▶ [Assignment]
What is the number of lines in the data that include the string "frames"? Give it by itself.

[Records from a collection]
------------------------------------------------------------

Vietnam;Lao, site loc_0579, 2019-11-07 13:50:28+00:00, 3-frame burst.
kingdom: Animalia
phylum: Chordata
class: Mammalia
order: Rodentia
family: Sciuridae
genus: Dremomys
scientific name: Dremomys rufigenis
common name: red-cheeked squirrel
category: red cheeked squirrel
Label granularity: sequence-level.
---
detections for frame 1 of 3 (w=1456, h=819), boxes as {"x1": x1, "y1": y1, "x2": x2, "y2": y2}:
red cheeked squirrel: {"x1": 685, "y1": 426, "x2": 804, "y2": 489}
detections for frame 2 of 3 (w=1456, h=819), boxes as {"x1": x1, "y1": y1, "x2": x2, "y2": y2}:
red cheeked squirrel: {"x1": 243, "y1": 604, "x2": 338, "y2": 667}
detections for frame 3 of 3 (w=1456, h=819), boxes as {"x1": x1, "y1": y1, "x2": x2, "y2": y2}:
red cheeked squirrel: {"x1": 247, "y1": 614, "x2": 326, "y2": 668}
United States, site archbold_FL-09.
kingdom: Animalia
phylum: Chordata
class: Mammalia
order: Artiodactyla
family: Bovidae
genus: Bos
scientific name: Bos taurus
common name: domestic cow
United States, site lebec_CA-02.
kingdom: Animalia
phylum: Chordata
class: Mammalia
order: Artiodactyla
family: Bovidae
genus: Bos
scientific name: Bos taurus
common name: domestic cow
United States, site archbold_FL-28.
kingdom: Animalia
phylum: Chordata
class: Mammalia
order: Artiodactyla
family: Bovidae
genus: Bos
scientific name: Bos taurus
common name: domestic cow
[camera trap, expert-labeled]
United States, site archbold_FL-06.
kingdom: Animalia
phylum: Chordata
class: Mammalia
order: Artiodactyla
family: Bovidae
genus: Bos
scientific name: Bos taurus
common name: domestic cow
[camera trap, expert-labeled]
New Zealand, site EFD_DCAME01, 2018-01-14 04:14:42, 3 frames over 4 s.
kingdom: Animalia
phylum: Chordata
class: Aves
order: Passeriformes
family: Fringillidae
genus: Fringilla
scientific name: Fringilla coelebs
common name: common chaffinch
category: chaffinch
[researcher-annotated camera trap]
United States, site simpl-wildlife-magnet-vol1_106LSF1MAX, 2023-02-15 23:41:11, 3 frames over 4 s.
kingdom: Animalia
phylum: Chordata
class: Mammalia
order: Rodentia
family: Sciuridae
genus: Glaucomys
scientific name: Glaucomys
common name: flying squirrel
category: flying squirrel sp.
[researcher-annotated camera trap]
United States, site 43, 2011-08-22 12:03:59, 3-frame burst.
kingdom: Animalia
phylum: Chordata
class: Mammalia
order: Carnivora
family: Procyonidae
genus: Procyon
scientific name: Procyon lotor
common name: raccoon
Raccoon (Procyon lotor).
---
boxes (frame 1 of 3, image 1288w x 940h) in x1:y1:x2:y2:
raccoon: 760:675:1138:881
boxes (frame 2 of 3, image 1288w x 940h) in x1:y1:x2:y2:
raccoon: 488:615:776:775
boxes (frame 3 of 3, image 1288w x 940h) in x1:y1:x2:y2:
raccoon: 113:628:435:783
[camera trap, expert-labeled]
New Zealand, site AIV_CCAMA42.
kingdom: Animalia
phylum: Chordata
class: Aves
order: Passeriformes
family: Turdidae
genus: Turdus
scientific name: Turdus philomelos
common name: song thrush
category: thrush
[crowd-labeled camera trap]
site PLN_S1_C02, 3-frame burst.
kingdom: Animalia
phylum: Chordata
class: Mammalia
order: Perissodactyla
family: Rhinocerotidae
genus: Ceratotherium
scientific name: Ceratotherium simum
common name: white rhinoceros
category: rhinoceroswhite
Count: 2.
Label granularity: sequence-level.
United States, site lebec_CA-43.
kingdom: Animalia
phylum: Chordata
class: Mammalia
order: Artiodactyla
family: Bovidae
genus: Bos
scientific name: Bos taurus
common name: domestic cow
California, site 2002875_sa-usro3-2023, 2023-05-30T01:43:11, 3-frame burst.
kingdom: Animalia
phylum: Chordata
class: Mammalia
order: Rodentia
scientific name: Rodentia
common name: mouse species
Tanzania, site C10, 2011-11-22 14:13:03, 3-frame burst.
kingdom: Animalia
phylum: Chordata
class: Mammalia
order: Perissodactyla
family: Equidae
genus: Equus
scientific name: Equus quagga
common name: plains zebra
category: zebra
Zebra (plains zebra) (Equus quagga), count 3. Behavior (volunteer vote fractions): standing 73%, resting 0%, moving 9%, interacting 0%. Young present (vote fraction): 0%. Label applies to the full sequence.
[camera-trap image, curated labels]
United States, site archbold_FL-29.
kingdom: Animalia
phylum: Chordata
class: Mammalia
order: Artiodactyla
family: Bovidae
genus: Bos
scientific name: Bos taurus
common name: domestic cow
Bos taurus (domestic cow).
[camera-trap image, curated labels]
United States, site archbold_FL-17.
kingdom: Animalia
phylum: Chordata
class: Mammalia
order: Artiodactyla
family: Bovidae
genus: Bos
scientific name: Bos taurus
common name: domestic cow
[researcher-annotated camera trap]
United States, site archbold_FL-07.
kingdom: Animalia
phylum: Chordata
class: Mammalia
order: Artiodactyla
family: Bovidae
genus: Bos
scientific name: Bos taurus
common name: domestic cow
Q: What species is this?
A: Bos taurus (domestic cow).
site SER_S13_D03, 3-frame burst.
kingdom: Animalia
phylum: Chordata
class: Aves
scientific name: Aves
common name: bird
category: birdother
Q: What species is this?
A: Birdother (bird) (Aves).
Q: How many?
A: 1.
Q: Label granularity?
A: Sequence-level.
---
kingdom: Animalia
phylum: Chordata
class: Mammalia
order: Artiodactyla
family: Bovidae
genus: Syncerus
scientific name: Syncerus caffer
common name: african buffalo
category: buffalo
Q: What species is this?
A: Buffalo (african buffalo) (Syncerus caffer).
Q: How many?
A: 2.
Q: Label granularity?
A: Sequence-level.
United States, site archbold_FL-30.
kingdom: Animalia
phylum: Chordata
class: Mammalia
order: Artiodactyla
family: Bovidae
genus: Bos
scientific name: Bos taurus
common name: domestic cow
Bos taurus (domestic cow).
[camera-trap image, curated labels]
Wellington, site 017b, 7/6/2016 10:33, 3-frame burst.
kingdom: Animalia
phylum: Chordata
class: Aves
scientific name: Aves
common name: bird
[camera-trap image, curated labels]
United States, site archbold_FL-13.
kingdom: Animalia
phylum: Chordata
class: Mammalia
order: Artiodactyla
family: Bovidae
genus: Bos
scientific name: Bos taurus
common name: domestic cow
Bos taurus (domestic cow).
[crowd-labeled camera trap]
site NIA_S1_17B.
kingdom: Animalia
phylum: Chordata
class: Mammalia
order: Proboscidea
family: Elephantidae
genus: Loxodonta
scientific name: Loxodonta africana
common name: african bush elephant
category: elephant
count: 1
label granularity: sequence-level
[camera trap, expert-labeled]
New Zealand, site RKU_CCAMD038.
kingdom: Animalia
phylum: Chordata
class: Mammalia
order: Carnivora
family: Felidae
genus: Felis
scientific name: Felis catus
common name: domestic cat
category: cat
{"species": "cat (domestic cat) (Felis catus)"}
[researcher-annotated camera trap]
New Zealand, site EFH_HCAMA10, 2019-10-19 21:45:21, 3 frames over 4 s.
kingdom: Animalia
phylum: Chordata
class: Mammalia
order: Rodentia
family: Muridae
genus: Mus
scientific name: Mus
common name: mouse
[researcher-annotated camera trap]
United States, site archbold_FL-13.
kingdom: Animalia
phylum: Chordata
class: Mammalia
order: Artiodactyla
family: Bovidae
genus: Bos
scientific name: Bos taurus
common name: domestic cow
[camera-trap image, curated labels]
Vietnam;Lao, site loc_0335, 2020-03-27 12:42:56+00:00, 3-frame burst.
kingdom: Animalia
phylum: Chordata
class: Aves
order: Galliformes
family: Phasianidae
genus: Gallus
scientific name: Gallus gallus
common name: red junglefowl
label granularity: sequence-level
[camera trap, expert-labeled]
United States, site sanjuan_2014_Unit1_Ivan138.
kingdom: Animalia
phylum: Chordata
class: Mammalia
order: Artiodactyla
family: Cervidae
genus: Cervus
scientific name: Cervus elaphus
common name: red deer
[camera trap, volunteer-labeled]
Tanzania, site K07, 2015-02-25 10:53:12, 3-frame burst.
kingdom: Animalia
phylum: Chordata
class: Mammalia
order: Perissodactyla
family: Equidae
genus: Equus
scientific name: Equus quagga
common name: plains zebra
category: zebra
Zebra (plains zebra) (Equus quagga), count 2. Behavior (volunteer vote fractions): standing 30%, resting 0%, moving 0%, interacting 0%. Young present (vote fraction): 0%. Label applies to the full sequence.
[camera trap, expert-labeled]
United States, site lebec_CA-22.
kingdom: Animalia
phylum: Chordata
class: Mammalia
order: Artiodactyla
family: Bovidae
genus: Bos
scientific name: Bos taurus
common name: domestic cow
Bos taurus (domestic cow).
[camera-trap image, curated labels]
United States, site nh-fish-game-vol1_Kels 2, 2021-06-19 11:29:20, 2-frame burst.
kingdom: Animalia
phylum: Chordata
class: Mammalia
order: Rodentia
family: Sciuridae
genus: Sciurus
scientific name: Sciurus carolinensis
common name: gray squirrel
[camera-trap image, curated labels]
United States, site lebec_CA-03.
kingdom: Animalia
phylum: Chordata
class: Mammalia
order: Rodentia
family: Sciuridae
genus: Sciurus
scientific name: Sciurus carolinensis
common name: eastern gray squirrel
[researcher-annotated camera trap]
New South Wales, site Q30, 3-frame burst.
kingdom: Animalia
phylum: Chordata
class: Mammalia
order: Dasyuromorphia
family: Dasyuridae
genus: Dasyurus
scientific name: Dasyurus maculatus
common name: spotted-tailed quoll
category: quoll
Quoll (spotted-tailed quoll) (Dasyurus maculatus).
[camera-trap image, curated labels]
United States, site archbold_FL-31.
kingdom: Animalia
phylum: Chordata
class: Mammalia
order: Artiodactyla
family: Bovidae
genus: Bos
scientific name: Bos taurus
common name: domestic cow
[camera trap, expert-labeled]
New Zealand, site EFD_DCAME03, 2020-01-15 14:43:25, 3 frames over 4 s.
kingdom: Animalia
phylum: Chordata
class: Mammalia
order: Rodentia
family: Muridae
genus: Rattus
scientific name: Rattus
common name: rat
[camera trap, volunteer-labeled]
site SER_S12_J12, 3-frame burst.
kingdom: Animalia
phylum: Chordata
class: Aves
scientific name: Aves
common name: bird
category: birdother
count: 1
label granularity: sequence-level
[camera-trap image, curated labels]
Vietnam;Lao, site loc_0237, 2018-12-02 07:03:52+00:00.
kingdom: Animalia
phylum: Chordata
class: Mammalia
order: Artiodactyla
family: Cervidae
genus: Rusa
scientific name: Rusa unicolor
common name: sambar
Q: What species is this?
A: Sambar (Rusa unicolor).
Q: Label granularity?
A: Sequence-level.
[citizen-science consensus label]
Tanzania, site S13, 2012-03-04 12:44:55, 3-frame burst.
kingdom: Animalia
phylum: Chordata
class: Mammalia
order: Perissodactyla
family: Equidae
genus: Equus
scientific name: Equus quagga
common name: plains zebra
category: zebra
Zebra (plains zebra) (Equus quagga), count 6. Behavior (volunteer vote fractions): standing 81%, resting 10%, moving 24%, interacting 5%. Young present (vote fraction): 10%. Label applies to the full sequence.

------------------------------------------------------------

▶ [Task response]
4